It is thought the dogs are taken for breeding purposes, with Staffie puppies selling for £1,000 each. 

Dogs Trust’s Chief Executive, Owen Sharp, previously told MailOnline: ‘We understand that dog owners are increasingly concerned about dog theft.

‘Demand for dogs is at an all-time high and prices for some of the UK’s most desirable dog breeds are at their highest in three years, and possibly at an all-time high, with the costs for some dogs increasing month-on-month since lockdown began last year.

‘Given the high demand for dogs in recent months and the increase in prices, it is no wonder criminals are taking advantage of the situation.’ 

Only one in 100 dog thefts leads to court action, according to the group Pet Theft Reform, which wants to make stealing pets a specific crime. 

Most prosecutions result in a fine despite the offence carrying a maximum seven-year jail term.  

Home Secretary Priti Patel is looking to bring in tougher sentences as the maximum at the moment is seven years in prison.

How lockdown has triggered a spike in dog thefts 

Demand for dogs during the Covid-19 crisis has triggered a reported 170 per cent rise in thefts across the country in the past year, with some breeds fetching up to £4,000 each – four times their pre-pandemic price.

__TASK LIST__:
**a)** Repeat the part of the dog theft article starting with "It is thought" and going on through "a specific crime.".
**b)** List every organization or publication named in the dog theft article.
**c)** Pick up the dog theft article after its final sentence and continue it.
The rows have nothing to do with the dog theft article.

__PROVIDED MATERIAL__:
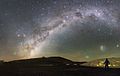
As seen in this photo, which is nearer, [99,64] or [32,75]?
[32,75]

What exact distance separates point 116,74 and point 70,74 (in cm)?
654

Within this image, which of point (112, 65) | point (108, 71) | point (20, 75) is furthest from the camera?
point (112, 65)

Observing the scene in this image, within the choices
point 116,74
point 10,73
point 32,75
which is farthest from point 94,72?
point 10,73

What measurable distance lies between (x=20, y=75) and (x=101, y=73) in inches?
458

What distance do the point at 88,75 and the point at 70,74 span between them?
260cm

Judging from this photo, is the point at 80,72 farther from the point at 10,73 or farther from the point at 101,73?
→ the point at 10,73

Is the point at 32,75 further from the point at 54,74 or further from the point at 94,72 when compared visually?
the point at 94,72

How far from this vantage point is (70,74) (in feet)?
108

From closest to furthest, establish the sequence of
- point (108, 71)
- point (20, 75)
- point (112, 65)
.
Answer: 1. point (20, 75)
2. point (108, 71)
3. point (112, 65)

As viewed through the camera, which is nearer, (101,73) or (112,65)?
(101,73)

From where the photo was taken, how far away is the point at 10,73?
3375 centimetres

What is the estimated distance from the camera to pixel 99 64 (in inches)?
1914

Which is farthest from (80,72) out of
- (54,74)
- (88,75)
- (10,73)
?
(10,73)

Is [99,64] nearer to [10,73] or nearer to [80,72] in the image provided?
[80,72]
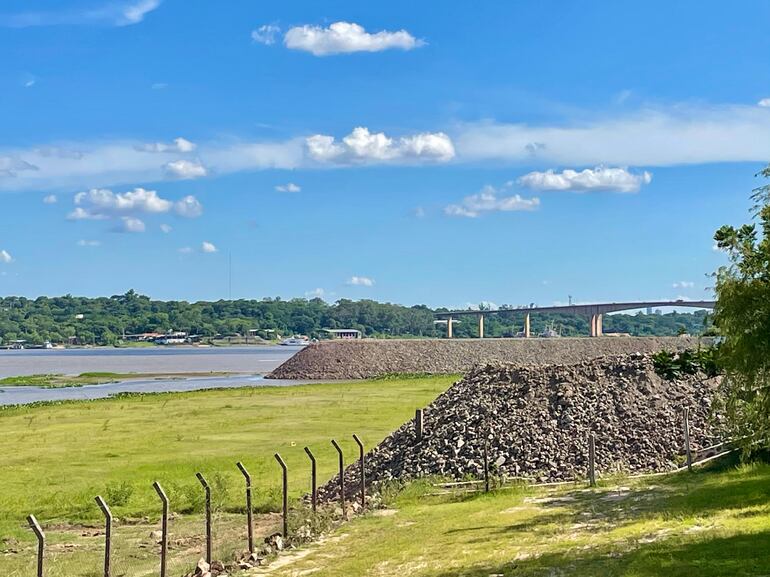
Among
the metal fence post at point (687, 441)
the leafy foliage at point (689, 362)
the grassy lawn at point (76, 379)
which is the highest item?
the leafy foliage at point (689, 362)

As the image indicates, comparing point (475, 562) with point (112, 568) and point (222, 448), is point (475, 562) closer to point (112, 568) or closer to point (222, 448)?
point (112, 568)

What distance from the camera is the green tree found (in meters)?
17.8

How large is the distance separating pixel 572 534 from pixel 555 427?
11525 mm

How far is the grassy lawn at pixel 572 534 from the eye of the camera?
17219mm

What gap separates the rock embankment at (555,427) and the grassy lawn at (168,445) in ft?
14.2

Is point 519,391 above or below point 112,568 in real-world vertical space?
above

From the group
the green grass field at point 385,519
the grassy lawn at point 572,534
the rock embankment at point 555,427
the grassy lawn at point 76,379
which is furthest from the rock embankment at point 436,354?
the grassy lawn at point 572,534

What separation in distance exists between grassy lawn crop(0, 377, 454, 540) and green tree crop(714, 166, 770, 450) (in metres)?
14.2

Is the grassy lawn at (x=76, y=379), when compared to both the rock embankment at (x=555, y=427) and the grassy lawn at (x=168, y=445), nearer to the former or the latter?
the grassy lawn at (x=168, y=445)

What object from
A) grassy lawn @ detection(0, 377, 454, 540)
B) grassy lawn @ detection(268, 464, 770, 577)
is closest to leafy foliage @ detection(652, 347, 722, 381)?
grassy lawn @ detection(268, 464, 770, 577)

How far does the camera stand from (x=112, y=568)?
20047 mm

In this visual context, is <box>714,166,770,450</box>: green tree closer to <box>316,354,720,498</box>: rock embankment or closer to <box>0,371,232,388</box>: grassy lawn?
<box>316,354,720,498</box>: rock embankment

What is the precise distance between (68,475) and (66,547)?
1323 cm

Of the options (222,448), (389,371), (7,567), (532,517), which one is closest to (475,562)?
(532,517)
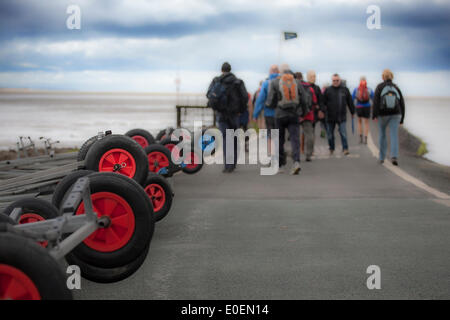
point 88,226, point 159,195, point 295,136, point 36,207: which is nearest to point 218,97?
point 295,136

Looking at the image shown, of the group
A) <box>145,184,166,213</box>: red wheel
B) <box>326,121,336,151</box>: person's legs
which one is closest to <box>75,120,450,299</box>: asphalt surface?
<box>145,184,166,213</box>: red wheel

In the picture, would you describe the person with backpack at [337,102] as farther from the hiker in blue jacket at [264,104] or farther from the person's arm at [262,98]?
the person's arm at [262,98]

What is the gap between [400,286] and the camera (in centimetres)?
482

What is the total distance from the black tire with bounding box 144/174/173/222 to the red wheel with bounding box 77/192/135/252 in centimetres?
269

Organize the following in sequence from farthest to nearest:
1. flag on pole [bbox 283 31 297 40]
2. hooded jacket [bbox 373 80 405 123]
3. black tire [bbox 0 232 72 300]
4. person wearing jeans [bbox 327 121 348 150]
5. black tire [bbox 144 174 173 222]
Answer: flag on pole [bbox 283 31 297 40], person wearing jeans [bbox 327 121 348 150], hooded jacket [bbox 373 80 405 123], black tire [bbox 144 174 173 222], black tire [bbox 0 232 72 300]

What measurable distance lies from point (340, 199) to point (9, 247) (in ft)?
22.0

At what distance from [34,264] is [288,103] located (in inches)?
373

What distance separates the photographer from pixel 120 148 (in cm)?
693

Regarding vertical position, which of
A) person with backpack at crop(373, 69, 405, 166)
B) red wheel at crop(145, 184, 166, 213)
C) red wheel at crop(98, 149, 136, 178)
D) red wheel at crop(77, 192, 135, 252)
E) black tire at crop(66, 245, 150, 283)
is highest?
person with backpack at crop(373, 69, 405, 166)

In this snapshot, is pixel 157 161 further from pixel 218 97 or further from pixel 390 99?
pixel 390 99

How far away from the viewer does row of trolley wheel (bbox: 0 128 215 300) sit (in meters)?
3.09

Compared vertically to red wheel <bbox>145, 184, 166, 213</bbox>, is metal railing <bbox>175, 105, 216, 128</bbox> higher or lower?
higher

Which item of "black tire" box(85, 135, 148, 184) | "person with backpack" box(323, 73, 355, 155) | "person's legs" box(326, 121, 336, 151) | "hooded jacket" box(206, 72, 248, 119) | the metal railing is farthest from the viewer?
the metal railing

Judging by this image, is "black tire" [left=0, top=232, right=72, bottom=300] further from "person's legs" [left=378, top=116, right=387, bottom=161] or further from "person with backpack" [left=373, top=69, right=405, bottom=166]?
"person's legs" [left=378, top=116, right=387, bottom=161]
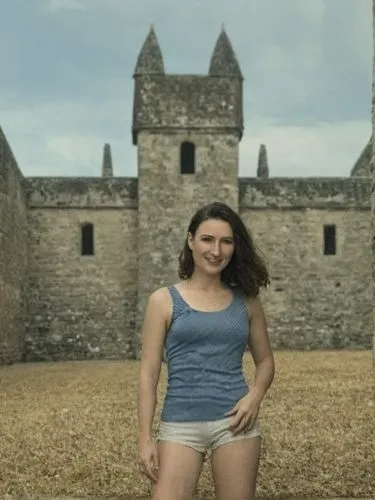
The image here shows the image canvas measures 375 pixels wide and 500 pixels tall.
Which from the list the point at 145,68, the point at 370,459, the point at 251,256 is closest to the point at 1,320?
the point at 145,68

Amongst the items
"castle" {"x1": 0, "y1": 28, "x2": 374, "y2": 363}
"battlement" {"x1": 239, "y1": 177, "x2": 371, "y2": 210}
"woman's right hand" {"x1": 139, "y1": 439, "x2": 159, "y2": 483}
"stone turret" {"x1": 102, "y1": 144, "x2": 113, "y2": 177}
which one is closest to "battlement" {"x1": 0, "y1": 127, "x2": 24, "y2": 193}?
"castle" {"x1": 0, "y1": 28, "x2": 374, "y2": 363}

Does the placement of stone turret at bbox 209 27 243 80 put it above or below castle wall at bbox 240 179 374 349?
above

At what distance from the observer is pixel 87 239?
1049 inches

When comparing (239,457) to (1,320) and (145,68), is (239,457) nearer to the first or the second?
(1,320)

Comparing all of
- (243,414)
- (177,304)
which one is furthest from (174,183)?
(243,414)

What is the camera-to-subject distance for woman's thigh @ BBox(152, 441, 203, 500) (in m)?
3.42

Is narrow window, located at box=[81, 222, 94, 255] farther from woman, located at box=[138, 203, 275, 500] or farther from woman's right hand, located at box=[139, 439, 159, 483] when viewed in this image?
woman's right hand, located at box=[139, 439, 159, 483]

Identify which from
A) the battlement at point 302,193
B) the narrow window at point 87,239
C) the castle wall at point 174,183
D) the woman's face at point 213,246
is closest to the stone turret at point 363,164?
the battlement at point 302,193

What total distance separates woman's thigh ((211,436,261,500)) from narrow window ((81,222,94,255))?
76.0 feet

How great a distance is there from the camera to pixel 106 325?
2581 centimetres

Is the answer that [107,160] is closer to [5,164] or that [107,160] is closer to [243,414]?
[5,164]

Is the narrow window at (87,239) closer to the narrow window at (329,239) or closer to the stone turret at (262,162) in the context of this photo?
the narrow window at (329,239)

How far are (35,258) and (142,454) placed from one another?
2302cm

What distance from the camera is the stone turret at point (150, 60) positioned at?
26047 mm
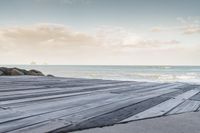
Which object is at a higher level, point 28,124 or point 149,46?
point 149,46

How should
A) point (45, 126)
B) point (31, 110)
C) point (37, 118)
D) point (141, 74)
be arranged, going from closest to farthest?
point (45, 126), point (37, 118), point (31, 110), point (141, 74)

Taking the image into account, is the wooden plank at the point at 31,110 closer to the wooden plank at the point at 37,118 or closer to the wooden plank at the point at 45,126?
the wooden plank at the point at 37,118

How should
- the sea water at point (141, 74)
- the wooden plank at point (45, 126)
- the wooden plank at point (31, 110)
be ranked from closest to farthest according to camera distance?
the wooden plank at point (45, 126), the wooden plank at point (31, 110), the sea water at point (141, 74)

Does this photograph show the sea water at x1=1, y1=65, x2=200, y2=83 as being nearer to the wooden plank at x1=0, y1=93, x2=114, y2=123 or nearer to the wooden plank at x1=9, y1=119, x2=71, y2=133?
the wooden plank at x1=0, y1=93, x2=114, y2=123

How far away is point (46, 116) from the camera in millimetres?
1668

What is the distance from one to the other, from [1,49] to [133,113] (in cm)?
5237

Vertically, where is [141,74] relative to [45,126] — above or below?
below

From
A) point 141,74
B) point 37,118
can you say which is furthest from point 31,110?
point 141,74

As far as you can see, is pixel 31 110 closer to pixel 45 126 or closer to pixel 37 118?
pixel 37 118

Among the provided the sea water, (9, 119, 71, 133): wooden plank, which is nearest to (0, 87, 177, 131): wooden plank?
(9, 119, 71, 133): wooden plank

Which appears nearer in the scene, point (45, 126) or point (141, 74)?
point (45, 126)

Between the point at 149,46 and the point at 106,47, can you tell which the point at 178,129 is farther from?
the point at 106,47

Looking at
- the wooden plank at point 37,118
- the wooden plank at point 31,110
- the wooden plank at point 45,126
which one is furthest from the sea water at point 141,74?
the wooden plank at point 45,126

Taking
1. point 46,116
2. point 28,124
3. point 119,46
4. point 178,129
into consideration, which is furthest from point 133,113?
point 119,46
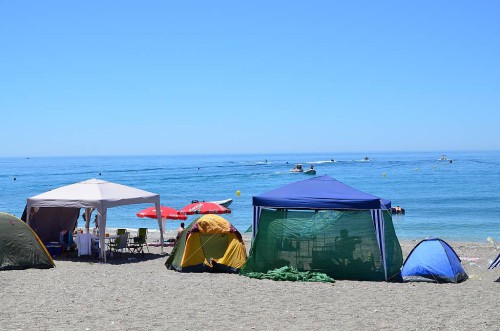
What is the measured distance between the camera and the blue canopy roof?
13.3 meters

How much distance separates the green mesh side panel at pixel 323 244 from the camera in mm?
13383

__EXERCISE RESPONSES__:
**a)**
It is thought the dogs are taken for breeding purposes, with Staffie puppies selling for £1,000 each. 

Dogs Trust’s Chief Executive, Owen Sharp, previously told MailOnline: ‘We understand that dog owners are increasingly concerned about dog theft.

‘Demand for dogs is at an all-time high and prices for some of the UK’s most desirable dog breeds are at their highest in three years, and possibly at an all-time high, with the costs for some dogs increasing month-on-month since lockdown began last year.

‘Given the high demand for dogs in recent months and the increase in prices, it is no wonder criminals are taking advantage of the situation.’ 

Only one in 100 dog thefts leads to court action, according to the group Pet Theft Reform, which wants to make stealing pets a specific crime.

**b)** Dogs Trust, MailOnline, Pet Theft Reform

**c)**
A stolen dog can be used to produce litters that earn breeders tens of thousands of pounds. Thieves, including organised gangs, have targeted owners in their homes, gardens or even during walks.

In February, Home Secretary Priti Patel vowed to crack down on the ‘absolutely shocking’ rise in pet thefts. 

Even officials at the Queen’s rural retreat at Sandringham in Norfolk have issued warnings to dog walkers about the threat.

Earlier this month, data revealed dog thefts increased by a staggering 19 per cent during lockdown, with Staffordshire bull terriers the prime targets.

An estimated 2,438 dogs were reported stolen to police across the UK last year – the equivalent of seven a day.

Some 97 Staffordshire bull terriers were stolen, according to the figures from Direct Line Pet Insurance.

An estimated 2,438 dogs were reported stolen to police across the UK last year including a total of 97 Staffordshire bull terriers (pictured) whose puppies can be sold for £1,000 each

It is thought the dogs are taken for breeding purposes, with Staffie puppies selling for £1,000 each.

Crossbreeds were the second most targeted while cocker spaniels, springer spaniels and Labradors were also popular targets.

Regional data, revealed through Freedom of Information requests, found there was a 68 per cent rise in dog thefts in the North West, making it the UK’s hotspot.

London came second, followed by the South East and Yorkshire. Just over a fifth of dogs were reunited with their owners.

Madeline Pike, of Direct Line Pet Insurance, said: ‘Making sure the microchipping contact details are up to date can help identify a dog if it is stolen and handed in.’

She added: ‘It’s incredibly sad to see the number of dog thefts rising by such a large proportion in 2020.

‘Unfortunately, it seems the increase in dog ownership over lockdowns has also translated to a rise in dog thefts, as thieves know how valuable some of these breeds can be and see them as a commodity rather than a beloved member of the family.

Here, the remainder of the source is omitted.